И уже с крыши дощатой такую выдал трель горловую зазывную, с прищелком и коленцами, что даже Васек, успевший набегаться за оранжевыми бабочками-крапивницами, ранними самыми, и на сугревке прикорнувший, и тот услышал и детскими беспонятными глазами глядел наверх, к птице, рассылавшей окрест переливчатые и далеко, верно, слышимые призывы, томления эти и обещанья страстные…
Улетал на какое-то время, недолгое; и опять возвращался, проверить не забывая, не залез ли ненароком кто, не захватил ли… нет, явно уже было, что выбрал это именно, а не какое другое жилье, да и кто их и где ждет-то теперь, скворцов? Самим до себя нынче людям стало, со своей бы неурядицей великой, дурной донельзя, справиться — кому их чистить тут, скворечни те же, если даже и есть они, иль новые ладить? Ребятни совсем не осталось, и он удивился, со школьниками утром раненько автобуса дожидаясь, какой возил их на учебу на усадьбу центральную, а они с Лоскутом и мужиками к сеялкам своим и тракторам в мастерские собрались: и половины старенького «пазика» не набралось детвы, а раньше и в два таких не усовались бы, да еще в самом Шишае начальная была школа… Некому, и потому, сдается, и не видел он их нигде, в городах тем более: это люди туда понабились — дышать нечем, а скворец — птица сельская, вольная, он за плугом ходит и до помоек городских не опустится. Да, какая-никакая, а все-таки воля здесь, хозяином себе будешь, если захочешь; а сдохнешь — так хоть закопают по-людски, а не лопатой бульдозерной, не в мешке полиэтиленовом для отходов… И некуда ему и незачем больше ездить, тоску ловить… что, так уж и решил? Спросить-то себя спросил, а отвечать, зарекаться надо ли, опять же? Торопиться тебе некуда, если б и хотел.

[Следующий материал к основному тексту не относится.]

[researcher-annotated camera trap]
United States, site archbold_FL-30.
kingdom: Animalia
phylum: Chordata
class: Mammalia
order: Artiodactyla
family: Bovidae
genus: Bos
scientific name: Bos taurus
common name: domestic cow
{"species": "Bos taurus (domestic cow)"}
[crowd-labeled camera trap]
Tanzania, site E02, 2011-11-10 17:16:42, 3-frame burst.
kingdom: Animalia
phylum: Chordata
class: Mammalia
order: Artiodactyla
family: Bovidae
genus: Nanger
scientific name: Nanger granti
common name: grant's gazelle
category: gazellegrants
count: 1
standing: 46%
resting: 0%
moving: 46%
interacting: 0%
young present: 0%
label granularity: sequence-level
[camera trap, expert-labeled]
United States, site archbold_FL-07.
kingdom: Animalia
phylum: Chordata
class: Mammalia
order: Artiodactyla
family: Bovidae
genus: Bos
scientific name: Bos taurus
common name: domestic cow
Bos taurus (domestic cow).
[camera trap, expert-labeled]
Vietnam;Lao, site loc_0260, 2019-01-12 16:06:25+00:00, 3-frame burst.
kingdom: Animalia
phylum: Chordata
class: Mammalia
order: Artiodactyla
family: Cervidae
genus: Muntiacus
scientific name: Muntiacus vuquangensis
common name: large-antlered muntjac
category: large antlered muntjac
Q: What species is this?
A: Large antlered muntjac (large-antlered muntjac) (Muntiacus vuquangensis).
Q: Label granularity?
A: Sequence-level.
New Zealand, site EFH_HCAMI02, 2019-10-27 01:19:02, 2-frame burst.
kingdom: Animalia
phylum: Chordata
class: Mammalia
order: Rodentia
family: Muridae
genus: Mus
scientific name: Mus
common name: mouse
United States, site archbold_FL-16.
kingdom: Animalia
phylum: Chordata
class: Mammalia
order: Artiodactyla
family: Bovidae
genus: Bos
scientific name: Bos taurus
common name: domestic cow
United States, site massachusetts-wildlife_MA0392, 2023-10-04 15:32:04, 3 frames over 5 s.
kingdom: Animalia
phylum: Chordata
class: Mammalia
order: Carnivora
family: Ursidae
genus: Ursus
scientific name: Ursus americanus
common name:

Брякнула щеколда на калитке, торопливо — по-иному и ходить-то не умел продвигал к нему сапогами Федька, издали еще разулыбившись с чего-то:
— Двор-то, двор — не узнать!.. Эт когда ж ты управился?
— А что мне делать еще?
— А-а… ну да. — И голову вскинул — на скворца, рассыпавшего вдруг очередную дробь свою с присвистом и гуканьем нежным, ни малого даже вниманья не обращавшего на них внизу, будто их не было вовсе, будто он — один… Эка его… разымает. Да ты ему, брат ты мой, во-он чего…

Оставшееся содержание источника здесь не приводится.